» **What is being asked**: Leave the pictures out and print every record below exactly as it stands.

» **Provided records**:

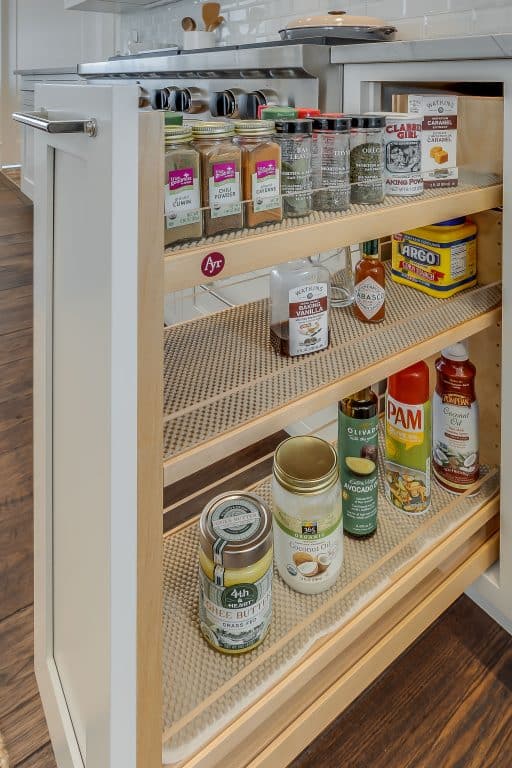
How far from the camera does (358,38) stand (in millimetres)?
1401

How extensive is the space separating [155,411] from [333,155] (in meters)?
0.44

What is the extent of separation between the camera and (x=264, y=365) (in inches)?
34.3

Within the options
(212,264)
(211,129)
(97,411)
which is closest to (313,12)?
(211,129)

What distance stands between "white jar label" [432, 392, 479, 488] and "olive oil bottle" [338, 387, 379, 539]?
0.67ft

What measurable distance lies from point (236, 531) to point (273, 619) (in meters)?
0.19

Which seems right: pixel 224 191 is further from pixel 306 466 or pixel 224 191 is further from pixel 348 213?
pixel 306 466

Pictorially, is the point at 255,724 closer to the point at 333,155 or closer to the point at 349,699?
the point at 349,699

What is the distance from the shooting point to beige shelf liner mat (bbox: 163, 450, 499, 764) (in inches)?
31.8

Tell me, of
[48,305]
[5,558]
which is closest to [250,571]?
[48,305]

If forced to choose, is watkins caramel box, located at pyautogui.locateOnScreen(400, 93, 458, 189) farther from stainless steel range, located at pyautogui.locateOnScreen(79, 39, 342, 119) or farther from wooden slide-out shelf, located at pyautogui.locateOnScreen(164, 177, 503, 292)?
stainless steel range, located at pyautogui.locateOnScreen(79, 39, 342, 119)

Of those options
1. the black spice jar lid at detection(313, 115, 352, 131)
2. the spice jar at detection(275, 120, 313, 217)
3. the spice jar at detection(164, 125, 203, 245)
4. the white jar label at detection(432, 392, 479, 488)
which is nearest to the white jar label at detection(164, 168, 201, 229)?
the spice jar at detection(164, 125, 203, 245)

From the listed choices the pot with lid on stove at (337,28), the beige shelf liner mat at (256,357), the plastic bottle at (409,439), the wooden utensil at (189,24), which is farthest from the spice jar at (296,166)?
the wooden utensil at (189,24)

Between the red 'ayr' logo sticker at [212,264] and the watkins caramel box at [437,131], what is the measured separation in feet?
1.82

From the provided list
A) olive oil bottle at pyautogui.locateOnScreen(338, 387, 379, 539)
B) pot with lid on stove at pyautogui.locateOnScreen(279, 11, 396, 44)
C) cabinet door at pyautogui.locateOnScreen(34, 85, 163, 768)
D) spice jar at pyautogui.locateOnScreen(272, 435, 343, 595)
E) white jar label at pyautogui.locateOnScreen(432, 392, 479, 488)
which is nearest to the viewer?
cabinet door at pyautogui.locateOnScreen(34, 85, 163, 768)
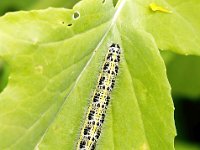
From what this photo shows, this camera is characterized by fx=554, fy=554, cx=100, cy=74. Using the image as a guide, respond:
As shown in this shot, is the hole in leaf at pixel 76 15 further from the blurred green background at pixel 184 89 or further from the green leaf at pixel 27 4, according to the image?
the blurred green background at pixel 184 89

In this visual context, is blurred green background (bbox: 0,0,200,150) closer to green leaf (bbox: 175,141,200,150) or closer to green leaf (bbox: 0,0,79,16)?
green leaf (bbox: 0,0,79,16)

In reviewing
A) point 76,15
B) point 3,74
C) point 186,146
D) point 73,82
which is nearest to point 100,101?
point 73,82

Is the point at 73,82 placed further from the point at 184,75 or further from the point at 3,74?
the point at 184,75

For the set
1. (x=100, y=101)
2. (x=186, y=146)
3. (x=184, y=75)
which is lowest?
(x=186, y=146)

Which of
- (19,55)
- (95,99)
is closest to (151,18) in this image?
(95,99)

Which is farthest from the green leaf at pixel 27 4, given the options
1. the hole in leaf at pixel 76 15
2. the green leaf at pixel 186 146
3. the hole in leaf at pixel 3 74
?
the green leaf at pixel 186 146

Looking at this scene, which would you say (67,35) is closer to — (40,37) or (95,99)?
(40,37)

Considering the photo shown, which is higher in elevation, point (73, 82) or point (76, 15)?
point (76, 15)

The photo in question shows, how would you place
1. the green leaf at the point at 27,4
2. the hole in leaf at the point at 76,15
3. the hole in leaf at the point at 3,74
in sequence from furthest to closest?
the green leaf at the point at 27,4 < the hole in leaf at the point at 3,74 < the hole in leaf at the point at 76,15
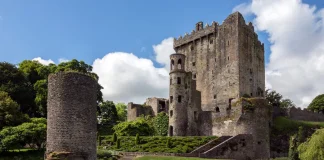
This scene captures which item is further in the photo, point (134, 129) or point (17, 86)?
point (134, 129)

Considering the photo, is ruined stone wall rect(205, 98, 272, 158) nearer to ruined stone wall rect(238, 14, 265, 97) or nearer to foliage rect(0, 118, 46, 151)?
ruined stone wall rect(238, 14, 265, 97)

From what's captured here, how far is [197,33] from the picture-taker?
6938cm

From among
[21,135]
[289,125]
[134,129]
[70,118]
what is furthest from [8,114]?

» **Worked solution**:
How far from the camera does (358,38) stand (in millimetres)?
1401

How extensive is the space separating [155,411] from [333,155] (in meters)?
0.44

What is the extent of separation between the camera and (x=264, y=365) (in inches)?
34.3

Within the options
(212,264)
(211,129)
(97,411)
which is closest to (313,12)?
(211,129)

What distance stands between "white jar label" [432, 392, 479, 488] and "olive oil bottle" [338, 387, 379, 539]?
0.67ft

What measurable distance lies from point (236, 531) to point (273, 619) (in meters)?
0.19

Which seems right: pixel 224 191 is further from pixel 306 466 or pixel 224 191 is further from pixel 348 213?
pixel 306 466

Pictorially, is the point at 255,724 closer to the point at 333,155 or closer to the point at 349,699?
the point at 349,699

What is the distance from the shooting point to beige shelf liner mat (bbox: 163, 450, 499, 764) (in inches)?
31.8

Tell me, of
[48,305]
[5,558]
which is closest to [250,571]?
[48,305]

If forced to choose, is watkins caramel box, located at pyautogui.locateOnScreen(400, 93, 458, 189) farther from stainless steel range, located at pyautogui.locateOnScreen(79, 39, 342, 119) or farther from wooden slide-out shelf, located at pyautogui.locateOnScreen(164, 177, 503, 292)?
stainless steel range, located at pyautogui.locateOnScreen(79, 39, 342, 119)

Of those options
1. the black spice jar lid at detection(313, 115, 352, 131)
2. the spice jar at detection(275, 120, 313, 217)
3. the spice jar at detection(164, 125, 203, 245)
4. the white jar label at detection(432, 392, 479, 488)
which is nearest to the white jar label at detection(164, 168, 201, 229)?
the spice jar at detection(164, 125, 203, 245)

From the listed choices the pot with lid on stove at (337,28), the beige shelf liner mat at (256,357), the plastic bottle at (409,439), the wooden utensil at (189,24), which is farthest from the spice jar at (296,166)?
the wooden utensil at (189,24)

Between the red 'ayr' logo sticker at [212,264] and the watkins caramel box at [437,131], what is the measured separation in feet?
1.82

From the provided list
A) olive oil bottle at pyautogui.locateOnScreen(338, 387, 379, 539)
B) pot with lid on stove at pyautogui.locateOnScreen(279, 11, 396, 44)
C) cabinet door at pyautogui.locateOnScreen(34, 85, 163, 768)
D) spice jar at pyautogui.locateOnScreen(272, 435, 343, 595)
E) white jar label at pyautogui.locateOnScreen(432, 392, 479, 488)
which is nearest to the viewer?
cabinet door at pyautogui.locateOnScreen(34, 85, 163, 768)
From what this photo shows, this camera is characterized by fx=554, fy=554, cx=100, cy=74. Using the image as a guide, respond:
As shown in this shot, is the hole in leaf at pixel 76 15 further from the blurred green background at pixel 184 89 or further from the green leaf at pixel 27 4, according to the image?
the blurred green background at pixel 184 89

In this visual context, is blurred green background (bbox: 0,0,200,150) closer to green leaf (bbox: 175,141,200,150) or closer to green leaf (bbox: 0,0,79,16)?
green leaf (bbox: 0,0,79,16)

In reviewing
A) point 76,15
B) point 3,74
C) point 186,146
D) point 73,82
which is nearest to point 100,101?
point 73,82

Is the point at 73,82 placed further from the point at 184,75 or further from the point at 3,74?
the point at 184,75

For the set
1. (x=100, y=101)
2. (x=186, y=146)
3. (x=184, y=75)
which is lowest?
(x=186, y=146)

Which of
- (19,55)
- (95,99)
is closest to (151,18) in this image?
(95,99)

Which is farthest from the green leaf at pixel 27 4, given the options
1. the hole in leaf at pixel 76 15
2. the green leaf at pixel 186 146
3. the hole in leaf at pixel 3 74
?
the green leaf at pixel 186 146

Looking at this scene, which would you say (67,35) is closer to — (40,37) or (95,99)?
(40,37)

Considering the photo shown, which is higher in elevation, point (73, 82) or point (76, 15)?
point (76, 15)

The photo in question shows, how would you place
1. the green leaf at the point at 27,4
2. the hole in leaf at the point at 76,15
3. the hole in leaf at the point at 3,74
in sequence from furthest to closest?
the green leaf at the point at 27,4 < the hole in leaf at the point at 3,74 < the hole in leaf at the point at 76,15
This scene captures which item is further in the photo, point (134, 129) or point (17, 86)?
point (134, 129)

Considering the photo, is ruined stone wall rect(205, 98, 272, 158) nearer to ruined stone wall rect(238, 14, 265, 97) or nearer to foliage rect(0, 118, 46, 151)?
ruined stone wall rect(238, 14, 265, 97)

From what's captured here, how far is [197,33] from the picture-taker?
6938cm

From among
[21,135]
[289,125]
[134,129]
[70,118]
what is furthest from [8,114]?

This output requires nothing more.